Jesper avanzó, y al ver los dos regalos sobre la mesita de noche, supo que sus dos hermanos habían llegado antes que él.
“Feliz Año Nuevo.” Murmuró Jesper sin hacer ruido, colocando su parte del "aguinaldo" encima de los otros dos, asegurándose de que el primero que Arlet viera y recibiera fuera el suyo. Luego, satisfecho, se alejó.
Apenas Jesper se había ido, llegaron Marcus y su esposa, los cuales traían consigo una caja. La pareja vio los tres regalos sobre la mesita de noche, intercambiaron miradas y sonrieron en silencio. ¡Esos eran sus tres hijos!
Ingrid miró a su hija dormida, se inclinó y le dio un beso suave en la frente.
“Mi amor, feliz Año Nuevo.”
Marcus intentó hacer lo mismo, pero Ingrid lo arrastró lejos antes de que pudiera acercarse.
“Pero yo aún no he…” Protestó Marcus.
Ingrid lo fulminó con la mirada y Marcus cerró la boca de inmediato.
Cuando la puerta se cerró, Arlet esperó un momento para asegurarse de que nadie más vendría, encendió la lámpara de la mesita de noche. Miró la caja rosa y luego los tres "aguinaldos" a su lado.
Arlet los contó, con lágrimas brillando en sus ojos fríos y claros. Ella no llegó a abrir todas las cajas de regalo por el Año Nuevo, simplemente los volvió a colocar en su lugar, guardándolos cuidadosamente en el cajón. Incluso los sobres de regalo de sus hermanos fueron almacenados en el mismo lugar.

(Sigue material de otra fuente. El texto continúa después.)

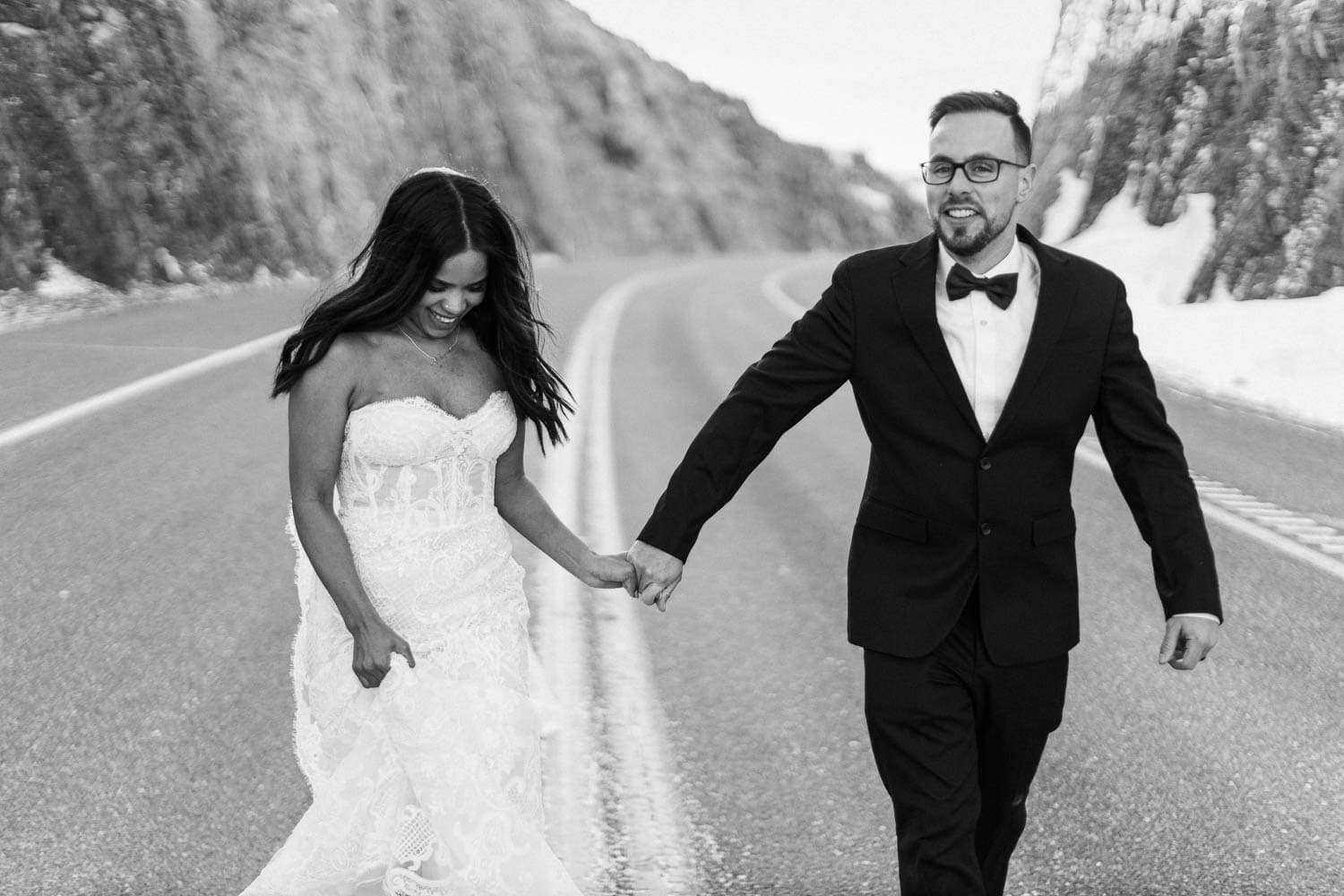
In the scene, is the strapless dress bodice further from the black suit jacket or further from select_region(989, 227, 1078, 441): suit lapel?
select_region(989, 227, 1078, 441): suit lapel

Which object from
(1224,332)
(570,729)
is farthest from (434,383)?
(1224,332)

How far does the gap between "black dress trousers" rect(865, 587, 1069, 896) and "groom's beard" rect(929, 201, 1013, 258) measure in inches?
33.6

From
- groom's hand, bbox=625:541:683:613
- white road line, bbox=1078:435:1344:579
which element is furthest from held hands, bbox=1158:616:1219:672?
white road line, bbox=1078:435:1344:579

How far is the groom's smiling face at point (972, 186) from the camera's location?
3557mm

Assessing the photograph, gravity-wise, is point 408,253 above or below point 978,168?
below

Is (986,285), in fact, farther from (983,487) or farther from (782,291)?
(782,291)

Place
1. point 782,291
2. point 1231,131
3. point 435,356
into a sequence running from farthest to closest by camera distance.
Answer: point 782,291, point 1231,131, point 435,356

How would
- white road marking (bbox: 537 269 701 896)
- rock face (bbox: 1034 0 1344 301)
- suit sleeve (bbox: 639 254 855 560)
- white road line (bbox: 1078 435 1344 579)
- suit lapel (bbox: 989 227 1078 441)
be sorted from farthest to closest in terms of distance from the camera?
1. rock face (bbox: 1034 0 1344 301)
2. white road line (bbox: 1078 435 1344 579)
3. white road marking (bbox: 537 269 701 896)
4. suit sleeve (bbox: 639 254 855 560)
5. suit lapel (bbox: 989 227 1078 441)

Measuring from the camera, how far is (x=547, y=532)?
4.03 m

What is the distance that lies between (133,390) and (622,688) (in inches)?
285

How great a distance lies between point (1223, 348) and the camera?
53.0ft

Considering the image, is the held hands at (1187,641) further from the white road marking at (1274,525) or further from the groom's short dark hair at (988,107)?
the white road marking at (1274,525)

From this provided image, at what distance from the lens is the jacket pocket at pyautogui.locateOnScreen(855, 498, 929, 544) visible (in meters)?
3.67

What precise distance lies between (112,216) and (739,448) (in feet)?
58.3
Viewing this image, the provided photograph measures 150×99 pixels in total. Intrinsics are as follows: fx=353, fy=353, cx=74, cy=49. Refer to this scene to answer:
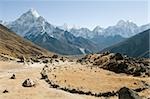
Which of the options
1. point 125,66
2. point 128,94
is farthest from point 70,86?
point 125,66

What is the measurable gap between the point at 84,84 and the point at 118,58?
41832mm

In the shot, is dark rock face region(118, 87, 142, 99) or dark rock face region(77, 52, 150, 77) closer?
dark rock face region(118, 87, 142, 99)

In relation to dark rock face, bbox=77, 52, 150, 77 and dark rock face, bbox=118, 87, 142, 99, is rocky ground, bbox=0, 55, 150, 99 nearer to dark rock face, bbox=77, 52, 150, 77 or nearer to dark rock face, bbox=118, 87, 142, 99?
dark rock face, bbox=77, 52, 150, 77

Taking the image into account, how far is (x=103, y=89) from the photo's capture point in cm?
7550

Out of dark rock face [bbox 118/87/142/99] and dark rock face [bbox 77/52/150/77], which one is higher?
dark rock face [bbox 77/52/150/77]

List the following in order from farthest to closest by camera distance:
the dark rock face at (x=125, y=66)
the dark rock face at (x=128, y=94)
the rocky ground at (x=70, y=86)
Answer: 1. the dark rock face at (x=125, y=66)
2. the rocky ground at (x=70, y=86)
3. the dark rock face at (x=128, y=94)

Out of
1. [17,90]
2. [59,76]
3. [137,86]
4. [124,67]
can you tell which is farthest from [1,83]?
[124,67]

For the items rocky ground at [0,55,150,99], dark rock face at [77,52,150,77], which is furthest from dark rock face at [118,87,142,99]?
dark rock face at [77,52,150,77]

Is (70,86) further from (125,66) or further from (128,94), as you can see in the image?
(125,66)

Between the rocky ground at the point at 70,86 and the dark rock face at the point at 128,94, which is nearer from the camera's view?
the dark rock face at the point at 128,94

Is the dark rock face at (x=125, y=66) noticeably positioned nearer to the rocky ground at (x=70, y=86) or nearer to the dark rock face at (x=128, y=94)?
the rocky ground at (x=70, y=86)

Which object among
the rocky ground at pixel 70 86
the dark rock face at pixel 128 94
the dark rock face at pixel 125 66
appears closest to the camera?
the dark rock face at pixel 128 94

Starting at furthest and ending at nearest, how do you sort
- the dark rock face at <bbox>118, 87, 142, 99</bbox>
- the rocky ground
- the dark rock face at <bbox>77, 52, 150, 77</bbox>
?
1. the dark rock face at <bbox>77, 52, 150, 77</bbox>
2. the rocky ground
3. the dark rock face at <bbox>118, 87, 142, 99</bbox>

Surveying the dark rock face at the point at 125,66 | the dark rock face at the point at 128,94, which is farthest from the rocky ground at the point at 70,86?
the dark rock face at the point at 128,94
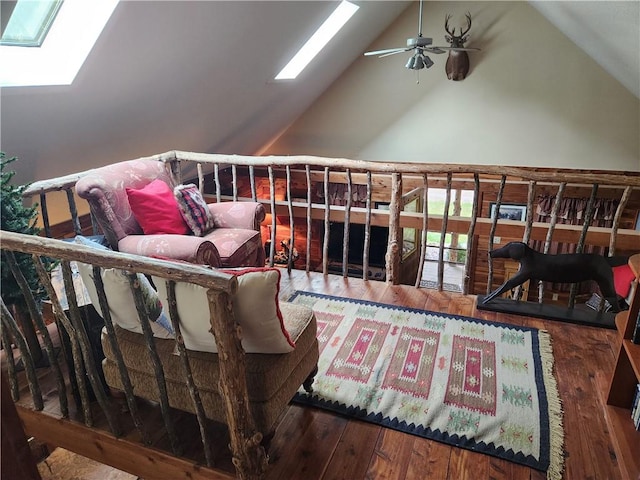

Arlet yacía en su cama, con los ojos abiertos, siendo incapaz de dormir. Se acercó a la ventana, observando el cielo nocturno sin luna ni estrellas y de repente, una figura apareció fuera del patio. A pesar de la distancia, la reconoció de inmediato: era Isabel Velasco. ¿Qué hacía Isabel agachándose afuera?
Arlet se puso un abrigo y bajó las escaleras apresuradamente. Al abrir la puerta del patio, Isabel, encogida en un rincón, al oír el ruido, levantó lentamente la cabeza y sus ojos se llenaron de lágrimas al ver a Arlet.
"Arlet."
Arlet la ayudó a levantarse, tocando sus frías manos mientras le decía: "Vamos, entra."
Las dos entraron a la casa y, a lo lejos, Alonso, al ver a su hija entrar en la casa de la familia Sandell, se detuvo. Observó las luces encendidas de la casa de la familia Sandell por un momento y luego se dio la vuelta para irse.